Леа пристроила подушку между своей головой и дверью и поморщилась.
– Что это за «Жемчужинка Любви»?
– Это только наше имечко… Она терпеть не может, когда я называю ее так, и обижается. Влюбленный подросток, да и только.
Ив обернулся:
– Это правда?
– Чушь, – буркнула Леа. – Она сама не знает, что несет, как всегда.
Ив включил обогрев на полную мощность и тронулся. По дороге он открыл термос с горячим кофе, налил в пластиковый стаканчик и протянул его дочери:
– На, выпей капельку, согреешься. Ну и холодина…
Абигэль взяла стаканчик и посмотрела на отца:
– Что происходит, папа? С ума сойти, до чего ты изменился. Похудел, выглядишь усталым.
– Все в порядке.
– Почему ты ушел в отставку?
– А почему ты спрашиваешь меня об этом сейчас?
– Потому что раньше не было возможности.
– Мне было пятьдесят четыре года. Мне осточертела таможня, все эти операции, засады. Бороться с наркоторговлей – это пытаться вычерпать океан ложкой. И однажды это тебе… – Он не договорил, проглотив обиду. – Короче, из-за этой проклятой работы я не видел, как ты росла, а теперь… не могу пробиться сквозь твою скорлупу. У меня не получается с тобой сблизиться.
Абигэль заметила, что его руки на руле слегка дрожат.
– Мне хорошо в моем рыбацком домике. Море рядом, я отдыхаю, живу, как живется. Меня это, знаешь ли, устраивает.
– И ты все бросил всего за несколько лет до пенсии?
– Посмотрим, сможешь ли ты продолжать работать психологом, когда доживешь до моих лет. Во всяком случае, надеюсь, ты поймешь раньше меня, что в жизни есть дела поинтереснее, чем выслушивать жалобы людей и воевать с ветряными мельницами. Работай не работай, а преступления и наркотрафик будут всегда.
– Но я, по крайней мере, заложу свой камешек в постройку. Я буду полезна и, может быть, спасу несколько жизней.

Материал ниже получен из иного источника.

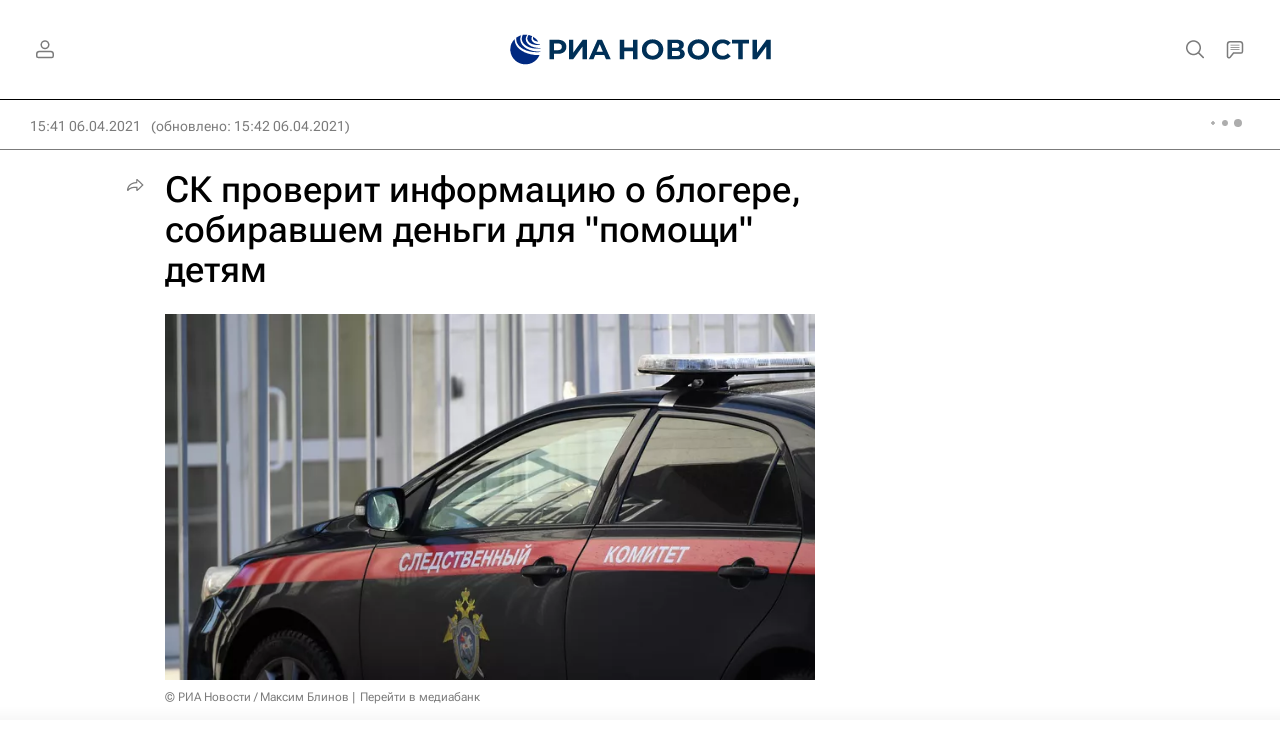

--- FILE ---
content_type: text/html
request_url: https://tns-counter.ru/nc01a**R%3Eundefined*rian_ru/ru/UTF-8/tmsec=rian_ru/116138917***
body_size: -69
content:
619375126975E94DX1769335117:619375126975E94DX1769335117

Взгляд Ива скользнул к зеркалу заднего вида, в направлении внучки.
– Она так на тебя похожа. Мне кажется, я вижу тебя, когда ты была маленькой. Та же внешность, тот же характер.
Глаза Абигэль погрустнели. Отец это заметил.
– В чем дело?
– В последние несколько месяцев я прошла уйму тестов, обследований. Я не хотела тебе говорить, пока ни в чем не уверена, но… происходит что-то серьезное…
– Объясни.
– Время идет, и мои самые давние воспоминания стираются целыми кусками. В воспоминаниях детства уже масса пробелов. Я еще хорошо помню себя в тринадцать-четырнадцать лет. Но раньше – все размыто.
– Боже мой…
– Мой невролог считает, что это может быть побочным действием пропидола при долгом приеме, но она в этом не уверена, подобных случаев не наблюдалось. Как будто каждая капля этого снадобья разрушает частицу моего мозга, разъедает нейроны, как кислота, и бесповоротно отключает воспоминания. Мы ищем выход. Но пока мне нужно это лекарство, иначе у меня случается десяток катаплексий на дню, а я не могу так жить. Это одна из причин, по которым я записываю мои воспоминания и сны. Так я веду дневник своей жизни. Заношу на бумагу уходящие дни. На потом, если станет хуже, понимаешь?